Trekking no Parque Nacional dos Glaciares

Introdução: Depois de termos visitado o sector Sul do Parque Nacional dos Glaciares e nos termos maravilhado com os glaciares Perito Moreno e companhia, o passo seguinte seria visitar o sector Norte. O nosso objectivo era visitar (e andar sobre) o glaciar Viedma, o maior da Argentina, e percorrer alguns dos percursos que serpenteiam o maciço montanhoso no qual figuram duas montanhas míticas, tanto para escaladores profissionais como para amantes da montanha, o Fitz Roy e o Cerro Torre. Para isso, mudámos o nosso “campo-base” para a pequena vila de El Chaltén, criada por decreto do governo argentino nos anos 80 para servir de apoio aos milhares de escaladores e trekkers que invadem esta área todos os anos. O seu nome deriva do nome dado pelos nativos à montanha agora conhecida por Fitz Roy e significa “montanha de fogo”. A vila foi construída muito perto das montanhas e, para quem não gosta de trocar o conforto de uma cama quentinha pelo saco-cama dentro de uma tenda ao ar livre, é possível fazer percursos de 1 dia que visitam as principais atracções do parque, regressando sempre a El Chalten no final do dia. Mas para quem gosta de um contacto mais “íntimo” com a Mãe-Natureza, a opção de acampar é de longe a melhor, uma vez que isso permite poupar alguns quilómetros nos percursos de ida e volta, além de que torna possível coisas como acordar com o Fitz Roy resplandescente ao nascer do sol! O Outono é uma das melhores alturas do ano para visitar o parque pois, para além de se poder admirar a belíssima coloração da vegetação, o número de visitantes diminui acentuadamente, permitindo um contacto mais pacífico e privilegiado com a natureza. Isto, claro, que se o estado do tempo o permitir. Aqui, tal como Parque Nacional das Torres del Paine, as condições meteorológicas são muito variáveis e, quando más, estragam os planos de qualquer turista bem-intencionado! Em El Calafate, informámo-nos e sabíamos que o tempo estaria razoável na área nos próximos dias… Era tempo de partir!

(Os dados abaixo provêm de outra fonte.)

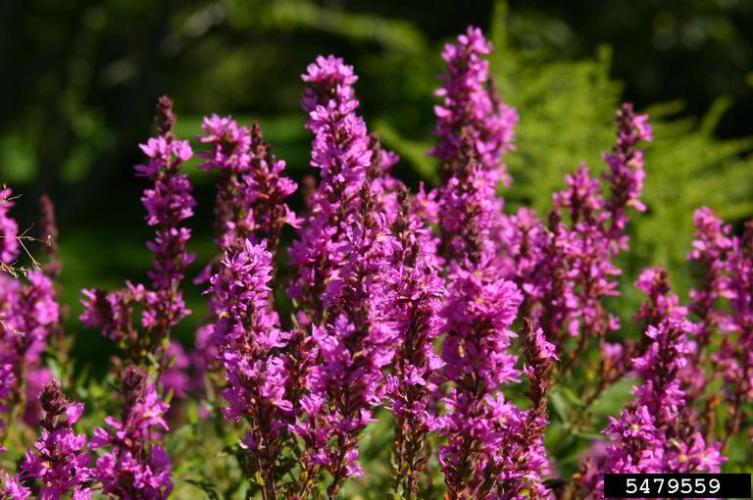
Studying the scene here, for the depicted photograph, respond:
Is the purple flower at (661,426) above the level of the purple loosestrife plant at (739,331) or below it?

No dia seguinte, o céu completamente limpo ofereceu-nos uma perspectiva fabulosa do maciço montanhoso, conforme nos aproximávamos de El Chalten. O motorista do autocarro até parou num miradouro junto à estrada para os turistas tirarem fotos! Antes de entrarmos na vila, o autocarro parou na sede do parque, onde fomos recebidos com informações acerca dos percursos disponíveis e das regras de convivência com a fauna e flora locais. O senhor até nos mostrou um esquema que costuma mostrar aos turistas que chegam e que mostra as montanhas que se podem ver ao entrar na cidade. Isto porque na maior parte das vezes, o estado do tempo não permite ver nenhum cume! Fomos afortunados logo de início… Depois de instalados no hostel, e de comer qualquer coisa, decidimos que não havia tempo a perder, e saímos para fazer um percurso até à laguna Capri, de onde se obtêm boas vistas para o Fitz Roy. O tempo estava quente, e o percurso a início era algo íngreme, por isso ainda transpirámos um pouco, apesar de termos andado apenas cerca de uma hora até ao miradouro do Fitz Roy. Belíssimo! Até agora ainda não tínhamos tido tanta sorte com o tempo na montanha. Algumas árvores ainda apresentavam cores brilhantes em tons vermelho-alaranjados, o que contrastava com o branco dos cumes das montanhas e glaciares circundantes. Quando chegámos à laguna, as suas águas límpidas e calmas eram o pano de fundo perfeito para uma paisagem fenomenal. Sentámo-nos um pouco nas suas margens a descansar, mas sem deixar de tirar fotos! Encontrámos poucas pessoas pelo caminho, o que confirmava o carácter mais selectivo desta estação no que toca ao número de pessoas na montanha. O ambiente era calmo e refrescante, e apetecia ficar ali para sempre, mas devíamos voltar a El Chaltén para chegarmos antes do anoitecer. No caminho de volta, voltámos a maravilhar-nos com vistas de um fantástico vale glaciar, com um rio a serpentear pelo seu meio. Regressámos satisfeitos, pois tínhamos tido sorte no primeiro dia, mas com a esperança que o estado do tempo assim se mantivesse nos dias seguintes. Antes de iniciarmos o trek, amanhã ainda iríamos visitar e caminhar sobre o glaciar Viedma (ver post seguinte), pois era a última oportunidade da temporada! Só no dia seguinte começaríamos a aventura na montanha.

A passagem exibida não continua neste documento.